A pair of viral walking challenges on TikTok is reminding people that exercise doesn’t have to be complicated, expensive or time-consuming to be effective.
What is the 6-6-6 Walking Challenge?
The first version of the challenge encourages participants to walk for six minutes, six times a day, six days a week. In total, that adds up to just under 40 minutes of walking a day, broken into manageable chunks.
Van der Westhuizen says the appeal lies in how achievable it feels. “Six minutes is a bite-sized goal. You can walk around the block during lunch, take a short stroll in the morning, or step away from your desk for a quick loop around the office.”
Because the walking is spread throughout the day, it removes the pressure of having to set aside a long, uninterrupted workout window.
The alternative: one hour, once a day
The second challenge, also branded as a 6-6-6 walk on social media, takes a different approach. Participants walk for 60 minutes at either 6 am or 6 pm, with an additional six minutes allocated for warming up and cooling down.
“This one is more about getting it done in one go,” Van der Westhuizen explains. “For some people, that works better. You’re finished, it’s ticked off, and you move on with your day.”
Health benefits go beyond fitness
Whether broken into short bursts or done in a single session, walking delivers a wide range of physical and mental health benefits.
Van der Westhuizen highlights improved cardiovascular health, stronger bones and muscles, better sleep quality and increased energy levels. Walking also boosts mood by releasing endorphins and can help reduce stress.
Importantly, she says stepping away from work problems for even six minutes can improve clarity and productivity.
“Taking a break doesn’t mean you’re not being productive. You come back calmer, clearer, and better able to solve the problem.”
Walking is for almost everyone – with some caveats
While walking is low-impact and generally safe, Van der Westhuizen stresses that people with underlying health conditions or recent injuries should always seekprofessional advice before starting a new exercise routine.

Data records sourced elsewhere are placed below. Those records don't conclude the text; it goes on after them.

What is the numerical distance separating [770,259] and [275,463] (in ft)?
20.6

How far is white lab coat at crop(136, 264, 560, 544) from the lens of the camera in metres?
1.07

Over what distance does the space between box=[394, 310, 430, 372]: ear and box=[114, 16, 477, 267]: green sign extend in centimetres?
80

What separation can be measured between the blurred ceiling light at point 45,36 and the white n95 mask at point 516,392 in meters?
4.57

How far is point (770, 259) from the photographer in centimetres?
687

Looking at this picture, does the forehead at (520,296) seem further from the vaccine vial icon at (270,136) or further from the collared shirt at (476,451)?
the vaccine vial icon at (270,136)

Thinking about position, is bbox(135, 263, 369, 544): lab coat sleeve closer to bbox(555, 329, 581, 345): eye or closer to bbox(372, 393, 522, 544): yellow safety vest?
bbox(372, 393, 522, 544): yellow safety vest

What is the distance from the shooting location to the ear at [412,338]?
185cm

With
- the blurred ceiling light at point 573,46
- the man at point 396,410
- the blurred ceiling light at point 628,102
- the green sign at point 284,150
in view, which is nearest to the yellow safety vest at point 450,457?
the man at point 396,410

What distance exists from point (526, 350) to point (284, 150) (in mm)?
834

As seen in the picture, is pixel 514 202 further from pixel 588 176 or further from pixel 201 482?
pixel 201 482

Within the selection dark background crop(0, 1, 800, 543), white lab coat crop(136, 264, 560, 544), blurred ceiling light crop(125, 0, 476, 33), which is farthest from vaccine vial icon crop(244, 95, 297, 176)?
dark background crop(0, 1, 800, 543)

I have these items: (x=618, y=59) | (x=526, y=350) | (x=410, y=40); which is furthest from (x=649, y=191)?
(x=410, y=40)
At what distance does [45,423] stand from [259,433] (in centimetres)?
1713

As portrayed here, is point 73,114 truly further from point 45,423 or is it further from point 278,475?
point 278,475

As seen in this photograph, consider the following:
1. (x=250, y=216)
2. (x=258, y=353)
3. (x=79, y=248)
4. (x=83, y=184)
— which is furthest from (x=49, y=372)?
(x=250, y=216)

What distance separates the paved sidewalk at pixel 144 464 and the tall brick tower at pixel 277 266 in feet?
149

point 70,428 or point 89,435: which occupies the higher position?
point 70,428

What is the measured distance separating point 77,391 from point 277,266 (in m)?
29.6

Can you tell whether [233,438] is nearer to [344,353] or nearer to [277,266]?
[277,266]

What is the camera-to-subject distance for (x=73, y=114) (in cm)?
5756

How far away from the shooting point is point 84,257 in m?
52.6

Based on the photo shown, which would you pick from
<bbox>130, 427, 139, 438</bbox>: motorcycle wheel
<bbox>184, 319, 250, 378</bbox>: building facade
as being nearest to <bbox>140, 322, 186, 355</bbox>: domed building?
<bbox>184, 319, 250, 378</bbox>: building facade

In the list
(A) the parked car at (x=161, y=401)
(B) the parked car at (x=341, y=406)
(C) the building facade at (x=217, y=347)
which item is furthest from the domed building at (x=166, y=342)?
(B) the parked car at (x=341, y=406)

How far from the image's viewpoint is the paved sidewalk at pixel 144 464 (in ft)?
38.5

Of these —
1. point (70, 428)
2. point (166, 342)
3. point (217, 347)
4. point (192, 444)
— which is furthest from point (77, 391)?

“If you’re coming out of an injury, speak to your doctor, physio or biokineticist. They’ll guide you on the right pace and duration,” she says, warning against pushing too hard too soon.
Her advice is to start gently and build gradually. “Even if you begin with just six minutes a day for six days a week, that’s a win. You can add time and intensity as your body adapts.”
Making it work on a busy day
For those wondering how to fit six walks into an already packed schedule, Van der Westhuizen suggests being flexible rather than rigid.
Walking after meals, first thing in the morning, or during short work breaks can quickly add up. Alternatively, people can start with one or two six-minute walks a day and increase from there.
“The idea is not to overwhelm yourself with the numbers,” she says. “Set a small, visible goal. If you can see where you’re walking to and back, it suddenly feels doable.”
Walking with awareness
Beyond the physical benefits, Van der Westhuizen encourages what she calls ‘conscious walking’ – being present in the moment rather than rushing or scrolling on a phone.
She says slowing down allows walkers to engage all their senses, from changing views and sounds to smells and the feeling of feet hitting the ground.
“Even a six-minute walk, done mindfully, can give you more mental clarity than rushing through it,” she says. “It’s about pausing, breathing, and focusing on the next step in front of you.”
Van der Westhuizen’s message is simple: start where you are, keep it manageable, and just keep moving.